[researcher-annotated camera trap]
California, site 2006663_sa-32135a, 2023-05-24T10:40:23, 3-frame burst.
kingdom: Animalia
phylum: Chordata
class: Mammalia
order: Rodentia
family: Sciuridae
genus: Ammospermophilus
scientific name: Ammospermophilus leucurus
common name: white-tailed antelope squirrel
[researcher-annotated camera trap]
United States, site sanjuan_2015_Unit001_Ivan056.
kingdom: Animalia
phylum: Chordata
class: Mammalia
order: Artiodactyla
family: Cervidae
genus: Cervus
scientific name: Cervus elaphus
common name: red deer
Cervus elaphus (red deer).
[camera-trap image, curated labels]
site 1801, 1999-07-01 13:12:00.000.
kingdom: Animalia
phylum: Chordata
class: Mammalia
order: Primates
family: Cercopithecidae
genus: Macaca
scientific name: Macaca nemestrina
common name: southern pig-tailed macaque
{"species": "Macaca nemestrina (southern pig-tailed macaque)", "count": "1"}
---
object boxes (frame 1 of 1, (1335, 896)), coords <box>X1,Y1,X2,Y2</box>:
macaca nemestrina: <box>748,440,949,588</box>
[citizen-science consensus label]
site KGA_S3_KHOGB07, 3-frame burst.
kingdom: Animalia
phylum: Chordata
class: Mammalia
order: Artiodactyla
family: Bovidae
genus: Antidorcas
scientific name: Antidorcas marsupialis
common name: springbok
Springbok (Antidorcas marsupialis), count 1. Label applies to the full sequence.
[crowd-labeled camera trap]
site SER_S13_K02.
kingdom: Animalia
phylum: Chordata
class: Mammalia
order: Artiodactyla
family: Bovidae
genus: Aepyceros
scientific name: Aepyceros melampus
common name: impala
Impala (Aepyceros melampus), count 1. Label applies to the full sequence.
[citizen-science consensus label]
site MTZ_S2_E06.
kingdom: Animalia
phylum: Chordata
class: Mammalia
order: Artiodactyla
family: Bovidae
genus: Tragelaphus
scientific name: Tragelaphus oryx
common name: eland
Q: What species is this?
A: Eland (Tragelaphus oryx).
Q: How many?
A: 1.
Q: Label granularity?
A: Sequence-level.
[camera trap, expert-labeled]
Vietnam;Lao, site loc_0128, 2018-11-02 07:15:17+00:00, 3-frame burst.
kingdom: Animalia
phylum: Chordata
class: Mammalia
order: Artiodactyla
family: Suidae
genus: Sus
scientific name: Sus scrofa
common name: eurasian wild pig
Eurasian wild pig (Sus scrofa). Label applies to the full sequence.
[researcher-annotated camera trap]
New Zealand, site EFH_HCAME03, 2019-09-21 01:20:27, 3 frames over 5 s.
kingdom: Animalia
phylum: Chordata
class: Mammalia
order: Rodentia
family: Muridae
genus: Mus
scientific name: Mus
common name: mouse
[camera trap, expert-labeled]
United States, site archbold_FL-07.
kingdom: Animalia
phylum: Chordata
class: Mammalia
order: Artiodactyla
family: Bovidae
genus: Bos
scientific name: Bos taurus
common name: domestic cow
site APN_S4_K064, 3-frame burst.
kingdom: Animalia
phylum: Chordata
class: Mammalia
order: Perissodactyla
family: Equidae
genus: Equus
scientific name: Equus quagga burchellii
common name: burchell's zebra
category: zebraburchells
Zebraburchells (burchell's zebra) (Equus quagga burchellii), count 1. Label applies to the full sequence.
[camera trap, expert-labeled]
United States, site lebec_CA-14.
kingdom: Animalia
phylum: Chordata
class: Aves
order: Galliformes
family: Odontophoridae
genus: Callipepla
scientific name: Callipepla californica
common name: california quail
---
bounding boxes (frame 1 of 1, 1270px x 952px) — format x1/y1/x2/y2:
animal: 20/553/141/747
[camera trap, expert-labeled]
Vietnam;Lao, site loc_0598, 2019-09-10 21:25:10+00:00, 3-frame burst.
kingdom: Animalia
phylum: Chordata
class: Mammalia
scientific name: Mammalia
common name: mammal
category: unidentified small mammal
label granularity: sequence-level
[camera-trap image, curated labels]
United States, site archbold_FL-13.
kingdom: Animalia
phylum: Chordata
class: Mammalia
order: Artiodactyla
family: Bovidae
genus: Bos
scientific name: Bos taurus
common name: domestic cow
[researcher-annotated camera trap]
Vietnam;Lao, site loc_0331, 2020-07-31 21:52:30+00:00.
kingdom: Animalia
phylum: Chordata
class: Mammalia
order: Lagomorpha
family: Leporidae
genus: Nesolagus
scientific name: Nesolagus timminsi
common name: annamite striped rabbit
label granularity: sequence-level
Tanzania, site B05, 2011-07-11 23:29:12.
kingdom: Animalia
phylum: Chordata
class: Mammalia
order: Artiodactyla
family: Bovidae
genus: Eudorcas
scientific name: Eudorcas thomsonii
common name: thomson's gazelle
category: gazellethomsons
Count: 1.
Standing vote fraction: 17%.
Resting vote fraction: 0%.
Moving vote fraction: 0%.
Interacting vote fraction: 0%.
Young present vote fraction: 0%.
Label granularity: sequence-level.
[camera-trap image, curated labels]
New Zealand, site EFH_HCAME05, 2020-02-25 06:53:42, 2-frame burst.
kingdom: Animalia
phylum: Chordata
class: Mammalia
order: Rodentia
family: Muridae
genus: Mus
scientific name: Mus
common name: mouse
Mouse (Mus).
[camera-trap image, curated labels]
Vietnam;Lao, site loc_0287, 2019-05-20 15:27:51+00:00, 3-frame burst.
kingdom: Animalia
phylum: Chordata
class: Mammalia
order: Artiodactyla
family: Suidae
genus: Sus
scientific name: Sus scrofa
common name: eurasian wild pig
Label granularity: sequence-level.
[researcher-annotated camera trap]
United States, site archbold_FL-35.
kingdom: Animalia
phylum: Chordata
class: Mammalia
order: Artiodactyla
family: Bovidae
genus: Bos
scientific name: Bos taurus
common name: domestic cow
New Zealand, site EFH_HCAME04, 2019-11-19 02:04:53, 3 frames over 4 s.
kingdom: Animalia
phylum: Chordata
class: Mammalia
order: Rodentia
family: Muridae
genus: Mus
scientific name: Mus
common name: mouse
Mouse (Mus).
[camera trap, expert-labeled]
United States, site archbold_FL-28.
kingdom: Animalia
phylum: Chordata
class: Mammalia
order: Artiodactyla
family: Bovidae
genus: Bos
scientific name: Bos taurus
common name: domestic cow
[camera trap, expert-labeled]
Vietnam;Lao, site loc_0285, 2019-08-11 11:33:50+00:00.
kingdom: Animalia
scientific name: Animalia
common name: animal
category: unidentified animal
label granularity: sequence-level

####################

**EXERCISE OBJECTIVE**
When you reach the end of the data above, set it all down again unchanged.

**SOLUTION FOR THIS PROBLEM**
[researcher-annotated camera trap]
California, site 2006663_sa-32135a, 2023-05-24T10:40:23, 3-frame burst.
kingdom: Animalia
phylum: Chordata
class: Mammalia
order: Rodentia
family: Sciuridae
genus: Ammospermophilus
scientific name: Ammospermophilus leucurus
common name: white-tailed antelope squirrel
[researcher-annotated camera trap]
United States, site sanjuan_2015_Unit001_Ivan056.
kingdom: Animalia
phylum: Chordata
class: Mammalia
order: Artiodactyla
family: Cervidae
genus: Cervus
scientific name: Cervus elaphus
common name: red deer
Cervus elaphus (red deer).
[camera-trap image, curated labels]
site 1801, 1999-07-01 13:12:00.000.
kingdom: Animalia
phylum: Chordata
class: Mammalia
order: Primates
family: Cercopithecidae
genus: Macaca
scientific name: Macaca nemestrina
common name: southern pig-tailed macaque
{"species": "Macaca nemestrina (southern pig-tailed macaque)", "count": "1"}
---
object boxes (frame 1 of 1, (1335, 896)), coords <box>X1,Y1,X2,Y2</box>:
macaca nemestrina: <box>748,440,949,588</box>
[citizen-science consensus label]
site KGA_S3_KHOGB07, 3-frame burst.
kingdom: Animalia
phylum: Chordata
class: Mammalia
order: Artiodactyla
family: Bovidae
genus: Antidorcas
scientific name: Antidorcas marsupialis
common name: springbok
Springbok (Antidorcas marsupialis), count 1. Label applies to the full sequence.
[crowd-labeled camera trap]
site SER_S13_K02.
kingdom: Animalia
phylum: Chordata
class: Mammalia
order: Artiodactyla
family: Bovidae
genus: Aepyceros
scientific name: Aepyceros melampus
common name: impala
Impala (Aepyceros melampus), count 1. Label applies to the full sequence.
[citizen-science consensus label]
site MTZ_S2_E06.
kingdom: Animalia
phylum: Chordata
class: Mammalia
order: Artiodactyla
family: Bovidae
genus: Tragelaphus
scientific name: Tragelaphus oryx
common name: eland
Q: What species is this?
A: Eland (Tragelaphus oryx).
Q: How many?
A: 1.
Q: Label granularity?
A: Sequence-level.
[camera trap, expert-labeled]
Vietnam;Lao, site loc_0128, 2018-11-02 07:15:17+00:00, 3-frame burst.
kingdom: Animalia
phylum: Chordata
class: Mammalia
order: Artiodactyla
family: Suidae
genus: Sus
scientific name: Sus scrofa
common name: eurasian wild pig
Eurasian wild pig (Sus scrofa). Label applies to the full sequence.
[researcher-annotated camera trap]
New Zealand, site EFH_HCAME03, 2019-09-21 01:20:27, 3 frames over 5 s.
kingdom: Animalia
phylum: Chordata
class: Mammalia
order: Rodentia
family: Muridae
genus: Mus
scientific name: Mus
common name: mouse
[camera trap, expert-labeled]
United States, site archbold_FL-07.
kingdom: Animalia
phylum: Chordata
class: Mammalia
order: Artiodactyla
family: Bovidae
genus: Bos
scientific name: Bos taurus
common name: domestic cow
site APN_S4_K064, 3-frame burst.
kingdom: Animalia
phylum: Chordata
class: Mammalia
order: Perissodactyla
family: Equidae
genus: Equus
scientific name: Equus quagga burchellii
common name: burchell's zebra
category: zebraburchells
Zebraburchells (burchell's zebra) (Equus quagga burchellii), count 1. Label applies to the full sequence.
[camera trap, expert-labeled]
United States, site lebec_CA-14.
kingdom: Animalia
phylum: Chordata
class: Aves
order: Galliformes
family: Odontophoridae
genus: Callipepla
scientific name: Callipepla californica
common name: california quail
---
bounding boxes (frame 1 of 1, 1270px x 952px) — format x1/y1/x2/y2:
animal: 20/553/141/747
[camera trap, expert-labeled]
Vietnam;Lao, site loc_0598, 2019-09-10 21:25:10+00:00, 3-frame burst.
kingdom: Animalia
phylum: Chordata
class: Mammalia
scientific name: Mammalia
common name: mammal
category: unidentified small mammal
label granularity: sequence-level
[camera-trap image, curated labels]
United States, site archbold_FL-13.
kingdom: Animalia
phylum: Chordata
class: Mammalia
order: Artiodactyla
family: Bovidae
genus: Bos
scientific name: Bos taurus
common name: domestic cow
[researcher-annotated camera trap]
Vietnam;Lao, site loc_0331, 2020-07-31 21:52:30+00:00.
kingdom: Animalia
phylum: Chordata
class: Mammalia
order: Lagomorpha
family: Leporidae
genus: Nesolagus
scientific name: Nesolagus timminsi
common name: annamite striped rabbit
label granularity: sequence-level
Tanzania, site B05, 2011-07-11 23:29:12.
kingdom: Animalia
phylum: Chordata
class: Mammalia
order: Artiodactyla
family: Bovidae
genus: Eudorcas
scientific name: Eudorcas thomsonii
common name: thomson's gazelle
category: gazellethomsons
Count: 1.
Standing vote fraction: 17%.
Resting vote fraction: 0%.
Moving vote fraction: 0%.
Interacting vote fraction: 0%.
Young present vote fraction: 0%.
Label granularity: sequence-level.
[camera-trap image, curated labels]
New Zealand, site EFH_HCAME05, 2020-02-25 06:53:42, 2-frame burst.
kingdom: Animalia
phylum: Chordata
class: Mammalia
order: Rodentia
family: Muridae
genus: Mus
scientific name: Mus
common name: mouse
Mouse (Mus).
[camera-trap image, curated labels]
Vietnam;Lao, site loc_0287, 2019-05-20 15:27:51+00:00, 3-frame burst.
kingdom: Animalia
phylum: Chordata
class: Mammalia
order: Artiodactyla
family: Suidae
genus: Sus
scientific name: Sus scrofa
common name: eurasian wild pig
Label granularity: sequence-level.
[researcher-annotated camera trap]
United States, site archbold_FL-35.
kingdom: Animalia
phylum: Chordata
class: Mammalia
order: Artiodactyla
family: Bovidae
genus: Bos
scientific name: Bos taurus
common name: domestic cow
New Zealand, site EFH_HCAME04, 2019-11-19 02:04:53, 3 frames over 4 s.
kingdom: Animalia
phylum: Chordata
class: Mammalia
order: Rodentia
family: Muridae
genus: Mus
scientific name: Mus
common name: mouse
Mouse (Mus).
[camera trap, expert-labeled]
United States, site archbold_FL-28.
kingdom: Animalia
phylum: Chordata
class: Mammalia
order: Artiodactyla
family: Bovidae
genus: Bos
scientific name: Bos taurus
common name: domestic cow
[camera trap, expert-labeled]
Vietnam;Lao, site loc_0285, 2019-08-11 11:33:50+00:00.
kingdom: Animalia
scientific name: Animalia
common name: animal
category: unidentified animal
label granularity: sequence-level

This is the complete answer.